>> BEGIN Selected excerpt

Research (see Rayner, 1998) has also documented that readers get preview benefit from words to the right of fixation that they have not yet identified. The preview benefit effect has been documented via another gaze-contingent paradigm, called the boundary technique (Rayner, 1975), in which display changes are made during a saccade as readers move their eyes from word n to word n+1. Thus, if readers have a valid preview (as compared to an invalid preview) of word n+1, they will fixate on it for less time when they move their eyes from word n to that word.
In addition to the perceptual span and preview benefit results, another highly robust effect in reading is that properties of the fixated word influence how long readers look at a word. Specifically, readers fixate longer on low frequency words than high frequency words (Inhoff & Rayner, 1986; Rayner & Duffy, 1986) and on unpredictable words than predictable words (Ehrlich & Rayner, 1981; Rayner & Well, 1986). They are also more likely to skip (not directly fixate on) predictable words than unpredictable words1. Even though readers skip some words, it doesn’t mean that the word isn’t processed; it is processed in the fixation prior to the skip. While fixation times on words vary as a function of factors such as frequency and predictability, it is also important to point that there are spillover effects. Thus, even though frequency effects are apparent on the fixation time on a given word, they can also spillover onto the next word (Rayner & Duffy, 1986), suggesting that some aspects of processing a word take place only after the eyes have moved on to the next word or that some pre-processing of a not-yet-fixated word can occur while the eyes are still on the previous word.
All of the points that we have discussed add up to a situation in which readers are rapidly identifying words during reading, with lexical access typically completing while the word is fixated. The values we discussed above with respect to eye movement characteristics lead to skilled readers typically reading at rates between 250-350 words per minute (wpm). Thus, language processing during reading is relatively fast.

>> END Selected excerpt
>> BEGIN Given information

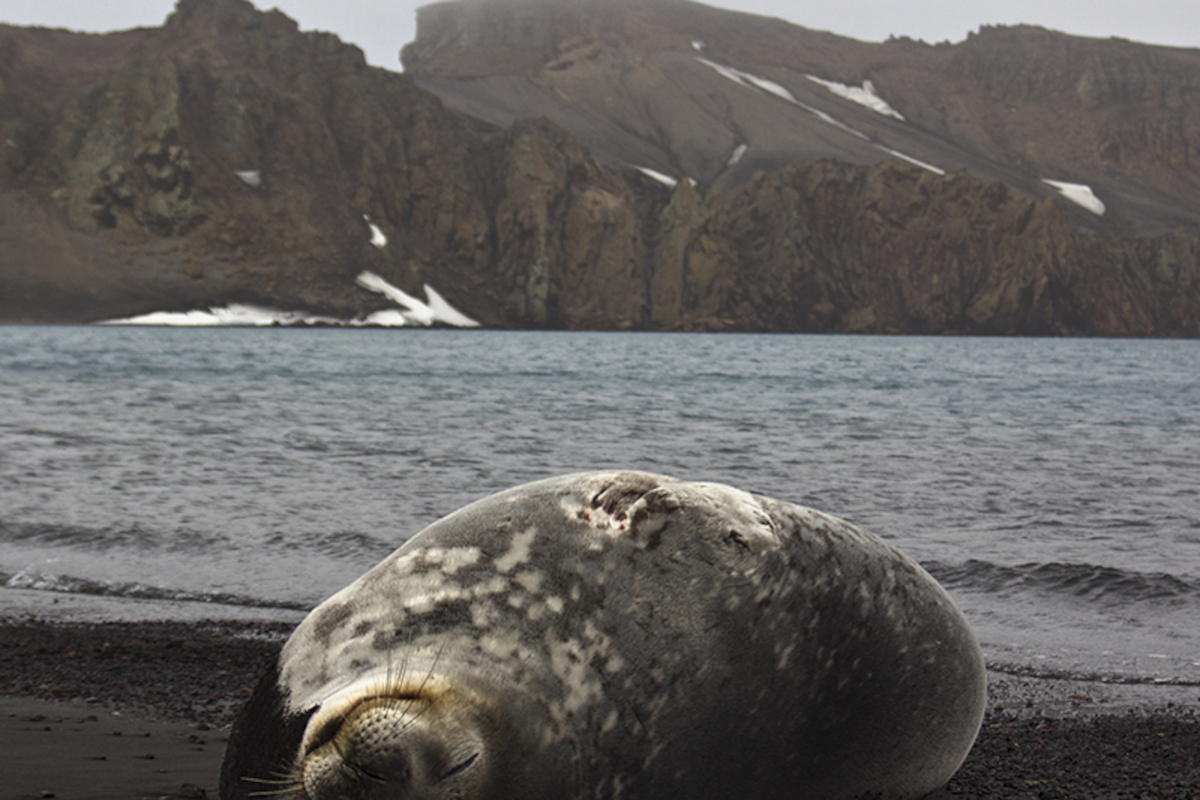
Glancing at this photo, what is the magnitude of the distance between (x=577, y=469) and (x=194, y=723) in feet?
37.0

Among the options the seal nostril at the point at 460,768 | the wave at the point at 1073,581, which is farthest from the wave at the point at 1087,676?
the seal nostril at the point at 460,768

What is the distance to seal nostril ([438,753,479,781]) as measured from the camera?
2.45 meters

>> END Given information

■ Jobs:
(1) In the reading passage on eye movements, how many words per minute do skilled readers typically read?
(2) Continue the passage on eye movements in reading from its last sentence.
The entries are separate material, unrelated to the reading passage.

■ Expected results:
(1) Between 250 and 350 words per minute.

(2)
The fact that eye movements reflect moment-to-moment language processing has led to them being widely used to investigate issues such as sentence processing (and lexical and syntactic ambiguity resolution). How long readers look at individual words and how long they look at words or phrases as they deal with the ambiguities that are prevalent in language clearly reveal some important information about the nature of language processing. Not only do word frequency and word predictability influence fixation times on given target words, other word level variables such as age-of-acquisition (Juhasz & Rayner, 2003, 2005) and plausibility of a word (Rayner, Warren, Juhasz, & Liversedge, 2004) also influence how long readers look at a word. Other factors such as clause and sentence wrap-up (Rayner, Kambe, & Duffy, 2000) and pronominal reference (Ehrlich & Rayner, 1983) exert relatively immediate effects on eye movements. Starting with an influential article by Frazier and Rayner (1982), there have been numerous studies using eye movements to examine sentence processing and the resolution of lexical ambiguity. And, other forms of ambiguity have also been investigated via eye movement data. Although there are some questions about when given variables have an effect, it seems fairly safe to conclude that the immediate movements of the eyes through text is largely driven by lexical properties of words, and that other higher order influences generally have later effects (Clifton, Staub, & Rayner, 2007; Staub & Rayner, 2007).
The large database that has accumulated concerning reading has led to the development of a number of computational models of eye movement control during reading. The most prominent models are the E-Z Reader model (Pollatsek, Reichle, & Rayner, 2006; Reichle, Pollatesk, Fisher & Rayner, 1998; Reichle, Rayner, & Pollatsek, 2003), SWIFT (Engbert, Nuthmann, Richter, & Kliegl, 2005), and Glenmore (Reilly & Radach, 2006). In general, these models (and other models) differ in terms of how early cognitive processes exert an influence on eye behavior and the extent to which lexical processing is serial (so that word n is not processed until word n-1 has been processed) or parallel (so that there is simultaneously lexical activation for word n and word n+1, and even word n+2, as well as continued processing of word n-1). Obviously, our bias is that lexical processing is serial in reading as well as in listening. Although some have argued that a substantial portion of lexical processing is done in parallel, so that words previously fixated as well as words yet to be fixated are processed at the same time as the fixated word (Engbert et al., 2005) we believe that the evidence we have reviewed here and elsewhere (Rayner, 1998; Reichle et al., 2003) provides strong evidence that reading is fast, incremental, and largely serial.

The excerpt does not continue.